That being said, if the goal is to make this driver more universally usable, what would be the most reasonable approach? Would reverse engineering the rknn-toolkit2 be the best route, or is there a more elegant alternative? As far as I know, this device has always struggled with optimization issues in shared libraries.; February 19, 2025 at 5:31 PM
Tomeu Vizoso said...: > However, one thing is certain: Rockchip is unlikely to provide funding or contract work for this. They have historically provided minimal support for their own hardware, including their kernel and GPU. So, I don't think we can expect any financial backing from them.

Yes, that is my impression as well.

> That being said, if the goal is to make this driver more universally usable, what would be the most reasonable approach? Would reverse engineering the rknn-toolkit2 be the best route, or is there a more elegant alternative? As far as I know, this device has always struggled with optimization issues in shared libraries.

I think one just needs to reverse engineer the hardware. Then build a standard stack on top. For now I'm focusing on tensorflow-lite, but other frontends could be added on top of the hardware-specific drivers.

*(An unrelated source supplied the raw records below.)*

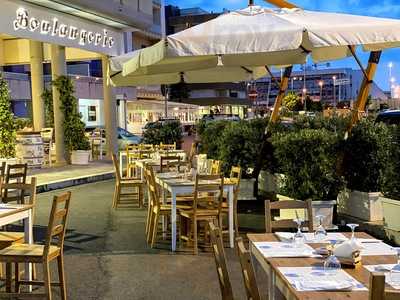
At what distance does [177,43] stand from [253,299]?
426cm

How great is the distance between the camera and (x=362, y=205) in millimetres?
7785

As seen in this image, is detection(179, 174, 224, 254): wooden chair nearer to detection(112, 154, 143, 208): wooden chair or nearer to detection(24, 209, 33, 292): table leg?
detection(24, 209, 33, 292): table leg

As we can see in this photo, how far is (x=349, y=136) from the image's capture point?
8.04 meters

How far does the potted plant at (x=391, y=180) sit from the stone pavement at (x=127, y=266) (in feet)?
6.61

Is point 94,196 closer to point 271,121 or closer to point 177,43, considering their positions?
point 271,121

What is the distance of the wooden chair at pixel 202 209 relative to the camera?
270 inches

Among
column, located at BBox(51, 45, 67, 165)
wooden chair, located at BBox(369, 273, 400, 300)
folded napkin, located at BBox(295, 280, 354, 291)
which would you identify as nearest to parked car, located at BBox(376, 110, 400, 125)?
column, located at BBox(51, 45, 67, 165)

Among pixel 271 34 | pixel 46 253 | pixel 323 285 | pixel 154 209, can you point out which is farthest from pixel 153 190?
pixel 323 285

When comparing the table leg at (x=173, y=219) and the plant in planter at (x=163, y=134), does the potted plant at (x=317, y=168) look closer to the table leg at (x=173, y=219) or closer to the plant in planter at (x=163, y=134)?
the table leg at (x=173, y=219)

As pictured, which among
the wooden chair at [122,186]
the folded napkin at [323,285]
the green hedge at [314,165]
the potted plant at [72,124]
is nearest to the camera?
Result: the folded napkin at [323,285]

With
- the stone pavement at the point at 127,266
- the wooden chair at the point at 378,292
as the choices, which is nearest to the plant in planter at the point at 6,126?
the stone pavement at the point at 127,266

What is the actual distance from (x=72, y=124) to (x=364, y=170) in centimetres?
1196

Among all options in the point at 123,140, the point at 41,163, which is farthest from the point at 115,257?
the point at 123,140

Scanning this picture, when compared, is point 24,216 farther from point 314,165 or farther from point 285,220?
point 314,165
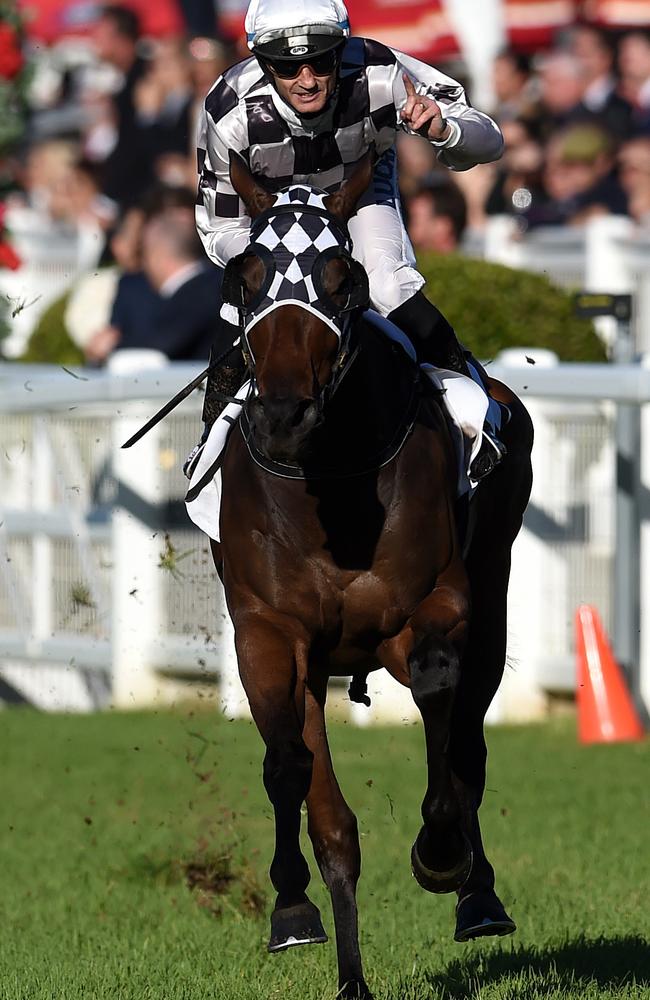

I would like to reproduce the success story of open-source GPU drivers with the NPUs.; February 19, 2025 at 5:42 PM
Anonymous said...: I see.
The issue is that NPUs, unlike GPUs, do not have standardized specifications like OpenGL or Vulkan, and they lack compatibility with other hardware. This is probably why Rockchip created their own rknn.
However, trying to implement it in the same way as rknn requires a significant amount of work. (Moreover, the rknn-toolkit is full of bugs, and it's quite inconvenient to write rknn code for each application.)
Therefore, wouldn’t directly supporting an open-source and versatile framework like OpenVINO be the most reliable, universal, and straightforward solution?; February 19, 2025 at 7:32 PM
Anonymous said...: I see.

The issue is that NPUs, unlike GPUs, do not have standardized specifications like OpenGL or Vulkan, and they lack compatibility with other hardware. This is probably why Rockchip created their own rknn.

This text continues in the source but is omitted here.